Problem statement → Transcribe the listing that follows in full, omitting pictures.

Data to process →
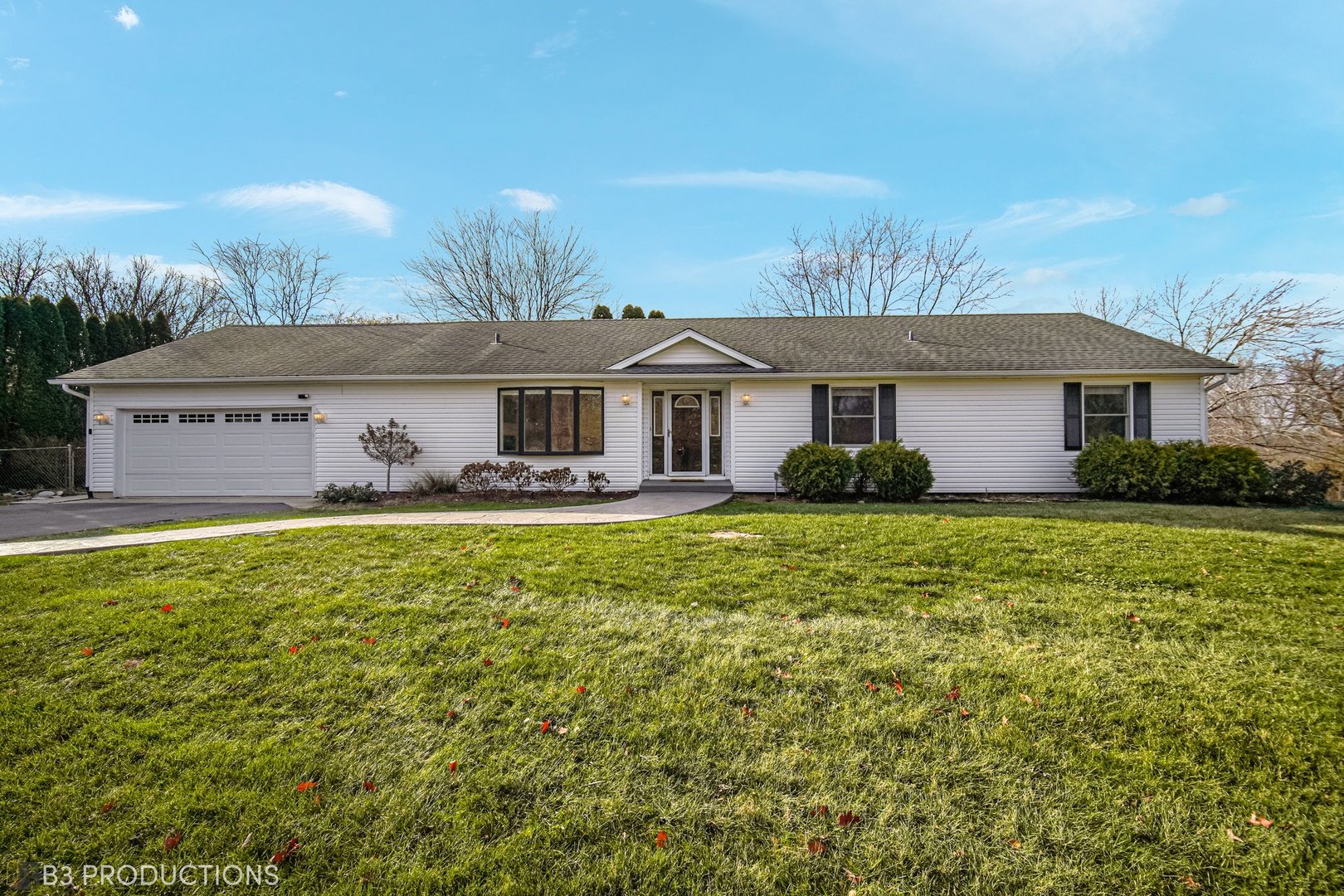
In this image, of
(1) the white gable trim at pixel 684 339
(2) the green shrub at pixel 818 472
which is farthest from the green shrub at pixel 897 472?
(1) the white gable trim at pixel 684 339

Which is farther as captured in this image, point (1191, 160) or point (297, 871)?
point (1191, 160)

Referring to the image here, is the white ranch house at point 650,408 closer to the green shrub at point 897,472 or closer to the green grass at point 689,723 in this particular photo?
the green shrub at point 897,472

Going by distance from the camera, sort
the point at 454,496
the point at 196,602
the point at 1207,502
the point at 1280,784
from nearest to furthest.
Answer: the point at 1280,784
the point at 196,602
the point at 1207,502
the point at 454,496

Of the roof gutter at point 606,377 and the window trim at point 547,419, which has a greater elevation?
the roof gutter at point 606,377

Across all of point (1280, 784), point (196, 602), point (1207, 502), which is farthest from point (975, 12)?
point (196, 602)

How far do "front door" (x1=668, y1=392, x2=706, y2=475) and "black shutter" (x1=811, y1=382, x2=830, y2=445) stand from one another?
2472mm

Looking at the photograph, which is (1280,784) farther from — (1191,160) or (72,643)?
(1191,160)

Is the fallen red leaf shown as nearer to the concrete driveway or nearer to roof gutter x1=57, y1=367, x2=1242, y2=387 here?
the concrete driveway

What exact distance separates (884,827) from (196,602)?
17.6ft

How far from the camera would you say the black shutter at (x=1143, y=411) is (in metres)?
11.6

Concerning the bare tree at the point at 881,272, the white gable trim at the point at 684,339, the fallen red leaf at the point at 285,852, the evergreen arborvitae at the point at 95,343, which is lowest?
the fallen red leaf at the point at 285,852

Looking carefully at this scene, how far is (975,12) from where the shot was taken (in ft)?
30.6

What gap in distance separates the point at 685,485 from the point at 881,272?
699 inches

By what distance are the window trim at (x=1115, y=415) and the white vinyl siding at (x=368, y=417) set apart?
9872 mm
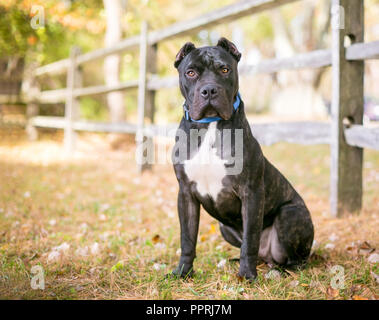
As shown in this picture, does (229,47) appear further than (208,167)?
Yes

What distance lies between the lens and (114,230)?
329 cm

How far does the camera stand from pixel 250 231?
209cm

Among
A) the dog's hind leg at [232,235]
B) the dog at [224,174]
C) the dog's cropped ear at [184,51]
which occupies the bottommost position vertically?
the dog's hind leg at [232,235]

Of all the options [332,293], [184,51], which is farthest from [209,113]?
[332,293]

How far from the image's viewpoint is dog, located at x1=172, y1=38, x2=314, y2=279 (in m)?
2.10

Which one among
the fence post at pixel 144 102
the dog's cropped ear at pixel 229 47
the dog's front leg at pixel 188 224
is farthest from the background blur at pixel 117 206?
the dog's cropped ear at pixel 229 47

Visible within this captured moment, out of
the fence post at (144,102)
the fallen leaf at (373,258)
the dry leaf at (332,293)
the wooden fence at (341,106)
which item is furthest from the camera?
the fence post at (144,102)

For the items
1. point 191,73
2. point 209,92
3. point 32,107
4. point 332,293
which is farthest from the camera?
point 32,107

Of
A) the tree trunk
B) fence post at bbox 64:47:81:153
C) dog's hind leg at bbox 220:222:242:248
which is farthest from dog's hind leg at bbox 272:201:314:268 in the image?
fence post at bbox 64:47:81:153

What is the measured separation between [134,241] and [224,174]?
122cm

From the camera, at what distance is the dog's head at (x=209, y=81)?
204 centimetres

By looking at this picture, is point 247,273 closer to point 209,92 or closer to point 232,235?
point 232,235

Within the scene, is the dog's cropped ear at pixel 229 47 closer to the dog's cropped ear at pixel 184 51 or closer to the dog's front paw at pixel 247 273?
the dog's cropped ear at pixel 184 51
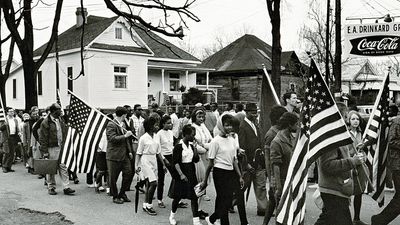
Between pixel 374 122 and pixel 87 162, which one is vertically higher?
pixel 374 122

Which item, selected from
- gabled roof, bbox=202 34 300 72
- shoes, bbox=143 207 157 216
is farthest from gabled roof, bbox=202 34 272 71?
shoes, bbox=143 207 157 216

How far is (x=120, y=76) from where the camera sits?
3406cm

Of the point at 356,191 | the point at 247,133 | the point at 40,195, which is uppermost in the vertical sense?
the point at 247,133

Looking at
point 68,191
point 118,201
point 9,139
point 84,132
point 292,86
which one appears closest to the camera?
point 118,201

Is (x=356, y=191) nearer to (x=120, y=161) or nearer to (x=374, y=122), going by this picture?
(x=374, y=122)

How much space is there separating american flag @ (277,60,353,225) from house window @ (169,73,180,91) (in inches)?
1331

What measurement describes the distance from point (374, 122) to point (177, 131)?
1085cm

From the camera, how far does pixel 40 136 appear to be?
11609 mm

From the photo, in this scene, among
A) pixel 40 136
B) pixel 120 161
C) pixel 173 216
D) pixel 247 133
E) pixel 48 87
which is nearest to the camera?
pixel 173 216

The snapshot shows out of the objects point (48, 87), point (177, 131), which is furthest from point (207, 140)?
point (48, 87)

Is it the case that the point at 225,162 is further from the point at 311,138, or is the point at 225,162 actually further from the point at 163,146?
the point at 163,146

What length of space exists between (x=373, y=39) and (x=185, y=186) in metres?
16.2

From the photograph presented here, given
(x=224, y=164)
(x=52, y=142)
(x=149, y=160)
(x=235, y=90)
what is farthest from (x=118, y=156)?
(x=235, y=90)

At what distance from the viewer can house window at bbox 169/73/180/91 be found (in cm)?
3929
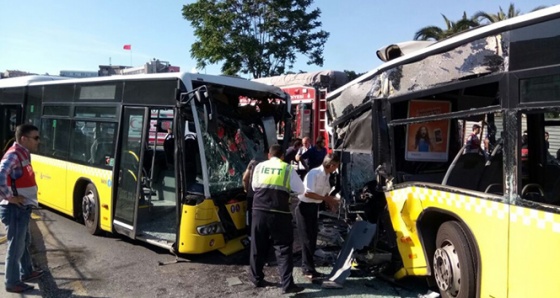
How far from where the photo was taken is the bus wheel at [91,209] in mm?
7591

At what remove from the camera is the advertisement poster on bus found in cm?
580

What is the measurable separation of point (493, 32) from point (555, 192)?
6.38 ft

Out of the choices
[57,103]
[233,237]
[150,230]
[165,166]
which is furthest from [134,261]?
[57,103]

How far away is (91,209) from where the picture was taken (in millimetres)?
7773

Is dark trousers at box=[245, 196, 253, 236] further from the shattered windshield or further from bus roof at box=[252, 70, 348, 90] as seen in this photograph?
bus roof at box=[252, 70, 348, 90]

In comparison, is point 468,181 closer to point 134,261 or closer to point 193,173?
point 193,173

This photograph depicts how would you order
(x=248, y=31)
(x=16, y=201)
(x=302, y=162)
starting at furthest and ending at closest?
(x=248, y=31), (x=302, y=162), (x=16, y=201)

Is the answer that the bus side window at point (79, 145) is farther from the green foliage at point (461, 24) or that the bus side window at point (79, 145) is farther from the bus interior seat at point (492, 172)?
the green foliage at point (461, 24)

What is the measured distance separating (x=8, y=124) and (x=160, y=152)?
Answer: 5.81 metres

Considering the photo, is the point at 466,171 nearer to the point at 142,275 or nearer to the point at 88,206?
the point at 142,275

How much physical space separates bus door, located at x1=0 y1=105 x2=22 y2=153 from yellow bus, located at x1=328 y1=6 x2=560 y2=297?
8242 mm

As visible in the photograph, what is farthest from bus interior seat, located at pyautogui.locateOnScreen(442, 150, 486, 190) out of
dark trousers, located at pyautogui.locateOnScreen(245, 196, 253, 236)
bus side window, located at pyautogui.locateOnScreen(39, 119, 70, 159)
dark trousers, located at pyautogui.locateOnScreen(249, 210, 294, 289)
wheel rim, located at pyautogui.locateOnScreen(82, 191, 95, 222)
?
bus side window, located at pyautogui.locateOnScreen(39, 119, 70, 159)

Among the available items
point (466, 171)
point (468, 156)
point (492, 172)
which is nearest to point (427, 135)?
point (468, 156)

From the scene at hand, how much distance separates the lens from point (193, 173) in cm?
632
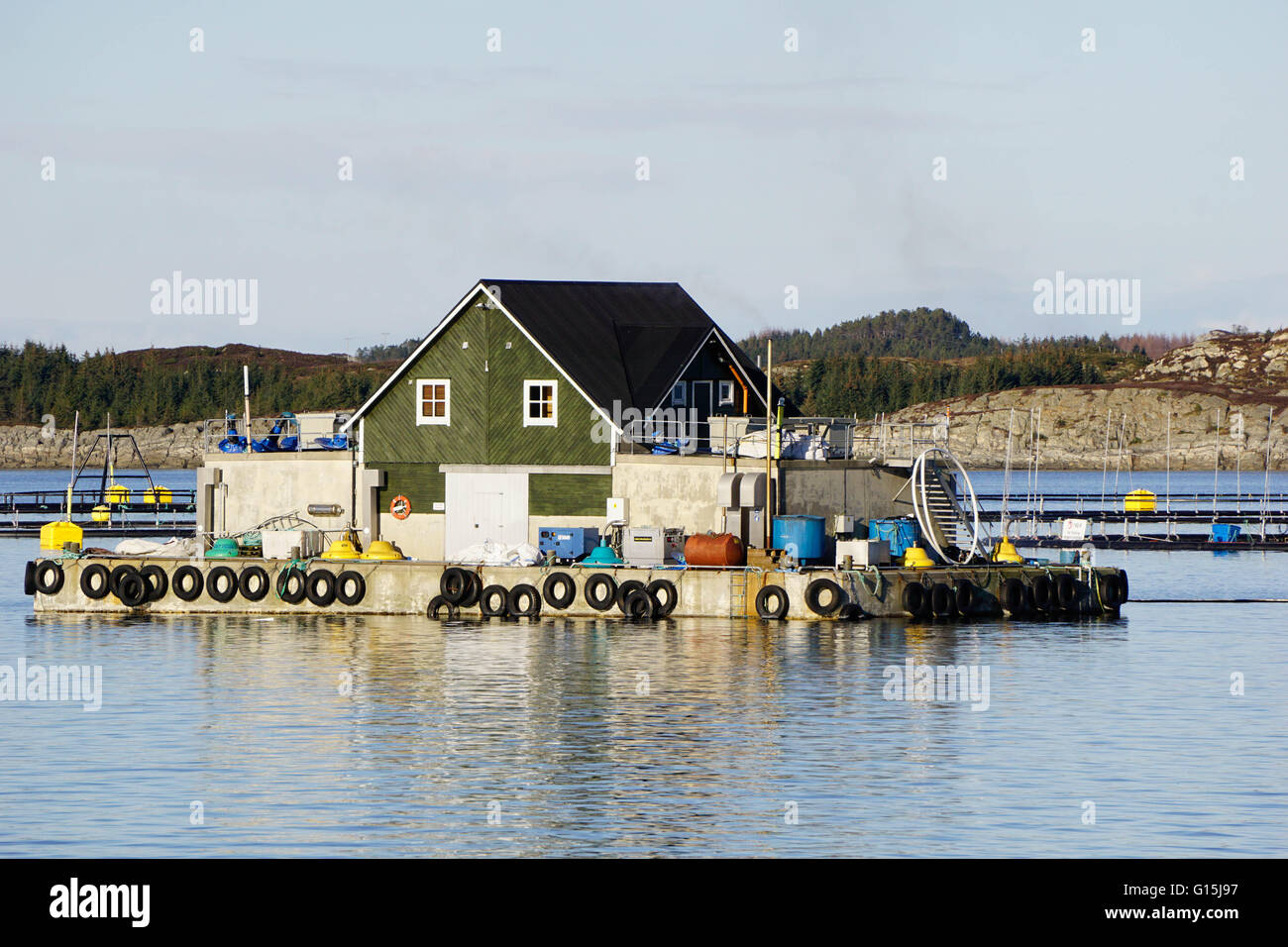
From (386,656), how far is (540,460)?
11.2 m

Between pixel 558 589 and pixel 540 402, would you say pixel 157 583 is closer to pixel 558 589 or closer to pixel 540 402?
pixel 540 402

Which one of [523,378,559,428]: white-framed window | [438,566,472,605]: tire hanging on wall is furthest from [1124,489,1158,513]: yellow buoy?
[438,566,472,605]: tire hanging on wall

Solution below →
In this image, of
(1) the white gable trim at pixel 684 339
(2) the green shrub at pixel 818 472
which is farthest from the green shrub at pixel 897 472?
(1) the white gable trim at pixel 684 339

Which is farther as captured in this image, point (1191, 160) or point (297, 871)?
point (1191, 160)

Referring to the image here, is the white ranch house at point 650,408 closer to the green shrub at point 897,472 or closer to the green grass at point 689,723 in this particular photo?
the green shrub at point 897,472

Going by distance from the camera, sort
the point at 454,496
the point at 196,602
the point at 1207,502
the point at 1280,784
from nearest to furthest.
Answer: the point at 1280,784
the point at 196,602
the point at 1207,502
the point at 454,496

Of the roof gutter at point 606,377 and the window trim at point 547,419, which has a greater elevation?
the roof gutter at point 606,377

Across all of point (1280, 784), point (196, 602), point (1207, 502), which is farthest from point (975, 12)?
point (196, 602)

How far do "front door" (x1=668, y1=392, x2=706, y2=475) and "black shutter" (x1=811, y1=382, x2=830, y2=445) stand from one another?
2472mm

Looking at the photograph, which is (1280,784) farther from — (1191,160) or (72,643)?
(1191,160)

Is the fallen red leaf shown as nearer to the concrete driveway or nearer to roof gutter x1=57, y1=367, x2=1242, y2=387 here?
the concrete driveway

What exact distance separates (884,827) from (196,602)?
17.6ft

How far from the camera would you say the black shutter at (x=1143, y=411) is (in metres)?
11.6

Concerning the bare tree at the point at 881,272, the white gable trim at the point at 684,339, the fallen red leaf at the point at 285,852, the evergreen arborvitae at the point at 95,343, which is lowest?
the fallen red leaf at the point at 285,852

Looking carefully at this scene, how far is (975,12) from where the shot was taken (in ft)?
30.6

What gap in distance separates the point at 685,485 from the point at 881,272?
699 inches

By what distance are the window trim at (x=1115, y=415) and the white vinyl siding at (x=368, y=417) set apart?
9872 mm
As shown in this picture, does (229,47) appear further than (208,167)?
Yes

What distance lies between the lens and (114,230)?
329 cm

How far does the camera stand from pixel 250 231?
209cm

Among
A) the dog's hind leg at [232,235]
B) the dog at [224,174]
C) the dog's cropped ear at [184,51]
which occupies the bottommost position vertically?
the dog's hind leg at [232,235]

Of all the options [332,293], [184,51], which is farthest from [209,113]?
[332,293]

How far from the image's viewpoint is dog, located at x1=172, y1=38, x2=314, y2=279 (in m)?
2.10

Which one among
the fence post at pixel 144 102
the dog's cropped ear at pixel 229 47
the dog's front leg at pixel 188 224
is farthest from the background blur at pixel 117 206?
the dog's cropped ear at pixel 229 47

Visible within this captured moment, out of
the fence post at (144,102)
the fallen leaf at (373,258)
the dry leaf at (332,293)
the wooden fence at (341,106)
which item is furthest from the camera?
the fence post at (144,102)

For the items
1. point 191,73
2. point 209,92
3. point 32,107
4. point 332,293
which is farthest from the camera?
point 32,107

Of
A) the tree trunk
B) fence post at bbox 64:47:81:153
C) dog's hind leg at bbox 220:222:242:248
which is farthest from dog's hind leg at bbox 272:201:314:268 in the image?
fence post at bbox 64:47:81:153

What is the measured separation between [134,241] and [224,174]?
122cm

From the camera, at what distance is the dog's head at (x=209, y=81)?
204 centimetres

By looking at this picture, is point 247,273 closer to point 209,92 or closer to point 232,235?
point 232,235

Within the scene, is the dog's cropped ear at pixel 229 47 closer to the dog's cropped ear at pixel 184 51 or closer to the dog's front paw at pixel 247 273?
the dog's cropped ear at pixel 184 51
Between pixel 374 122 and pixel 87 162, which one is vertically higher?
pixel 374 122

Which item, selected from
- gabled roof, bbox=202 34 300 72
- shoes, bbox=143 207 157 216
is farthest from gabled roof, bbox=202 34 272 71?
shoes, bbox=143 207 157 216

How far is (x=120, y=76) from where the camera sits?
3406cm

Of the point at 356,191 | the point at 247,133 | the point at 40,195, which is uppermost in the vertical sense?
the point at 247,133

Looking at
point 68,191
point 118,201
point 9,139
point 84,132
point 292,86
which one appears closest to the camera?
point 118,201

Is (x=356, y=191) nearer to (x=120, y=161) or nearer to (x=374, y=122), going by this picture?
(x=374, y=122)

How much space is there separating american flag @ (277,60,353,225) from house window @ (169,73,180,91) (in inches)?
1331

What measurement describes the distance from point (374, 122) to point (177, 131)?
1085cm

From the camera, how far does pixel 40 136 appear to be?
11609 mm

From the photo, in this scene, among
A) pixel 40 136
B) pixel 120 161
C) pixel 173 216
D) pixel 247 133
E) pixel 48 87
which is nearest to the camera?
pixel 173 216

The snapshot shows out of the objects point (48, 87), point (177, 131), which is furthest from point (207, 140)?
point (48, 87)

Is it the case that the point at 225,162 is further from the point at 311,138, or is the point at 225,162 actually further from the point at 163,146?
the point at 163,146

What length of space exists between (x=373, y=39) and (x=185, y=186) in metres?
16.2

From the photograph presented here, given
(x=224, y=164)
(x=52, y=142)
(x=149, y=160)
(x=235, y=90)
what is farthest from (x=118, y=156)?
(x=235, y=90)

At what distance from the viewer can house window at bbox 169/73/180/91 be found (in cm)?
3929
How far from where the photo was taken is the bus wheel at [91,209] in mm?
7591

At what remove from the camera is the advertisement poster on bus found in cm?
580

What is the measurable separation of point (493, 32) from point (555, 192)?
6.38 ft

Out of the choices
[57,103]
[233,237]
[150,230]
[165,166]
which is furthest from [134,261]?
[57,103]

How far away is (91,209) from where the picture was taken (in millimetres)?
7773

Is dark trousers at box=[245, 196, 253, 236] further from the shattered windshield or further from bus roof at box=[252, 70, 348, 90] as seen in this photograph?
bus roof at box=[252, 70, 348, 90]

In comparison, is point 468,181 closer to point 134,261 or closer to point 193,173?
point 193,173

This photograph depicts how would you order
(x=248, y=31)
(x=16, y=201)
(x=302, y=162)
starting at furthest and ending at closest?
(x=248, y=31), (x=302, y=162), (x=16, y=201)

Is the answer that the bus side window at point (79, 145) is farther from the green foliage at point (461, 24) or that the bus side window at point (79, 145) is farther from the bus interior seat at point (492, 172)?
the green foliage at point (461, 24)

What is the measured distance separating (x=8, y=124) and (x=160, y=152)?
Answer: 5.81 metres

Considering the photo, is the point at 466,171 nearer to the point at 142,275 or nearer to the point at 88,206?
the point at 142,275

How much physical space separates bus door, located at x1=0 y1=105 x2=22 y2=153 from yellow bus, located at x1=328 y1=6 x2=560 y2=297?
8242 mm

As visible in the photograph, what is farthest from bus interior seat, located at pyautogui.locateOnScreen(442, 150, 486, 190) out of
dark trousers, located at pyautogui.locateOnScreen(245, 196, 253, 236)
bus side window, located at pyautogui.locateOnScreen(39, 119, 70, 159)
dark trousers, located at pyautogui.locateOnScreen(249, 210, 294, 289)
wheel rim, located at pyautogui.locateOnScreen(82, 191, 95, 222)
?
bus side window, located at pyautogui.locateOnScreen(39, 119, 70, 159)

Among the available items
point (466, 171)
point (468, 156)
point (492, 172)
which is nearest to point (427, 135)?
point (468, 156)

From the scene at hand, how much distance separates the lens from point (193, 173) in cm?
632
From (386,656), how far is (540,460)?
11.2 m

Between pixel 558 589 and pixel 540 402, would you say pixel 157 583 is closer to pixel 558 589 or closer to pixel 540 402?
pixel 540 402

Which one of [523,378,559,428]: white-framed window | [438,566,472,605]: tire hanging on wall is furthest from [1124,489,1158,513]: yellow buoy?
[438,566,472,605]: tire hanging on wall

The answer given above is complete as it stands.